Construction worker Antelmo Ramirez died while on the job at the site of the Tesla Gigafactory near Austin, Texas, in 2021. Gus Bova of the Texas Observer spent five months investigating the circumstances surrounding the 57-year-old’s death. What Bova found revealed Texas’ insufficient governmental protections for manual laborers and Tesla’s failure to thoroughly report accidents in compliance filings. Read Bova’s investigation here.

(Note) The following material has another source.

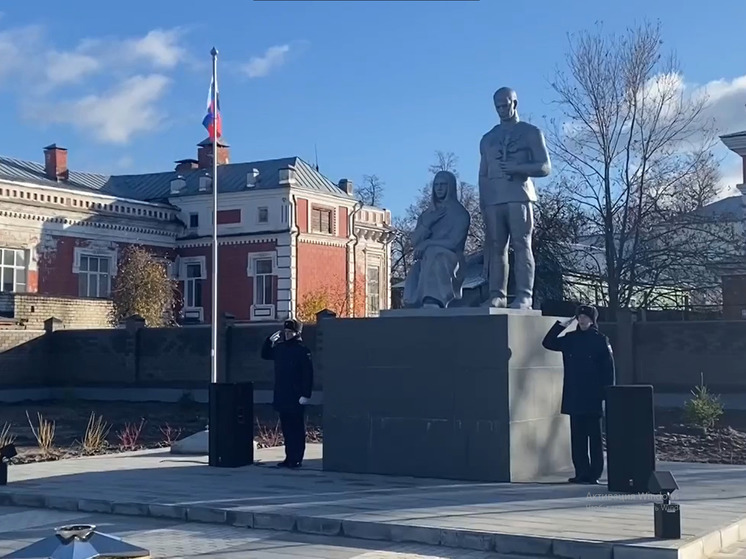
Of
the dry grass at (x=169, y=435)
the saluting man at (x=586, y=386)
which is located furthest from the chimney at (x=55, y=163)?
the saluting man at (x=586, y=386)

For Axios, Russell Contreras and Astrid Galván wrote back in March 2022 about the visible rise of white nationalist Latinxs in the U.S., which, along with centuries-long anti-Black and antisemitic views among Latinxs, has been bolstered by the spread of online misinformation. Their reporting seems especially pertinent in light of the recent mall shooting in Allen, Texas — in which the suspected gunman, Mauricio Garcia, had Nazi tattoos and had posted neo-Nazi content online — and the death of eight people in Brownsville, Texas, after a man, whom authorities identified as George Alvarez, drove his SUV into a crowd of people waiting for a bus outside a migrant shelter on Sunday.

Times columnist LZ Granderson grilled Texas Gov. Greg Abbott in his latest piece, noting that with each mass shooting that occurs in Texas, Abbott’s ineptitude shines through. “It’s not just that he’s a gun owner and a Republican, because let’s face it, elected officials from both parties cash gun-lobby checks,” Granderson wrote. “It’s his very public mishandling of the gun-violence epidemic that sets him apart.”

Championship-winning NFL quarterback Joe Kapp died Monday at the age of 85. The Times’ Gustavo Arellano paid tribute to the impact of Kapp’s famous 1970 Sports Illustrated cover that boldly proclaimed the Mexican American player “The Toughest Chicano.”